** WHAT THE TASK ASKS **
Report every line in the material below that contains the word "distance", copying each one in full.

** INPUT MATERIAL **
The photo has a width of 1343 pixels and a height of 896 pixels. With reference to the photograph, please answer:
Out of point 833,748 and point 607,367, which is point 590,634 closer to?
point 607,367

* * *

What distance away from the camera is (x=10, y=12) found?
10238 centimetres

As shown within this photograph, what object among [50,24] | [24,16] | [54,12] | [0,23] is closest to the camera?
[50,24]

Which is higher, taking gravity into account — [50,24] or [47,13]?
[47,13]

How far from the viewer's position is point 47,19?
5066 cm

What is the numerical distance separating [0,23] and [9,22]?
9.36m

** COMPLETED EXERCISE **
What distance away from the camera is (x=10, y=12) found?
What is the numerical distance separating [0,23] and [9,22]?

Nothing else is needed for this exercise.